Nor will sealing the frontiers help, as the great majority of the
insurgents are Iraqis moved by some combination of nationalism, Islamism,
and/or Baathism. (The International Institute for Strategic Studies
recently estimated that there are between 20,000 and 50,000 insurgents,
organised in some 75 separate units.)
Another election might ease some of the strains if substantial
numbers of Sunni Arabs chose to participate next time, but it is far from
clear that they would, and in any case the timetable is slipping fast.
Current deadlines foresee completion of the new constitution by 15 August,
a referendum on it in October, and new elections in December (assuming that
the referendum says "yes"), but three months were lost in haggling between
Kurds and Shias over government jobs and now that schedule is most unlikely
to be met. In fact, it will be surprising if they can even agree on a new
constitution by the end of the year -- and Sunni Arab views will scarcely
be represented at all.
So the violence will probably continue at around the current level
for the next six to nine months at least, and beyond that the future is
simply unforeseeable.
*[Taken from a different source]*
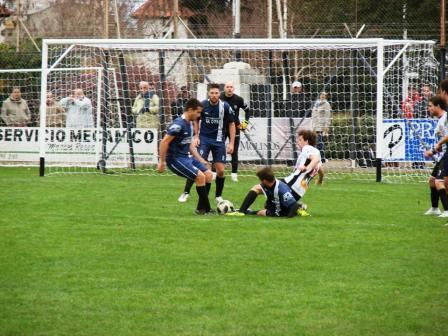 Fútbol de Verano - Blanco y Negro vs El Progreso juegan la final suarense.
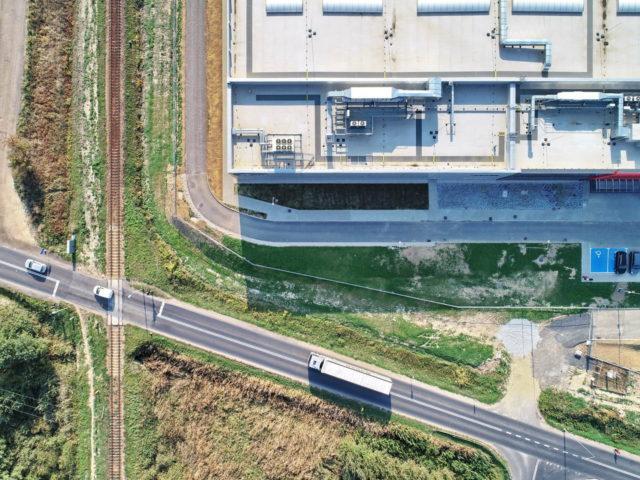 roboty-ziemne-fabryka-gates-legnica_03-640x480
Whether you choose to call this a civil war or not,
the fact is that almost all of the insurgents are Sunni Arabs, while the
new Iraqi army and police forces are overwhelmingly Shias and Kurds. So
long as the insurgency continues, the Shia leadership is unlikely to demand
the immediate departure of American troops -- and so far, the US still
seems determined to stay.
It is a long time since the early days of the occupation, when US
officials spoke airily about a prolonged occupation of Iraq and only very
gradual moves towards putting power back into Iraqi hands, but they have
(deliberately or accidentally) created a situation in which key Iraqi
players depend on their continued presence. Nor is there any sign that
Washington has yet given up its plans for "enduring bases" in Iraq as the
strategic centre from which it can perpetuate its military domination of
the oil-rich Gulf region. This is going to be a long war.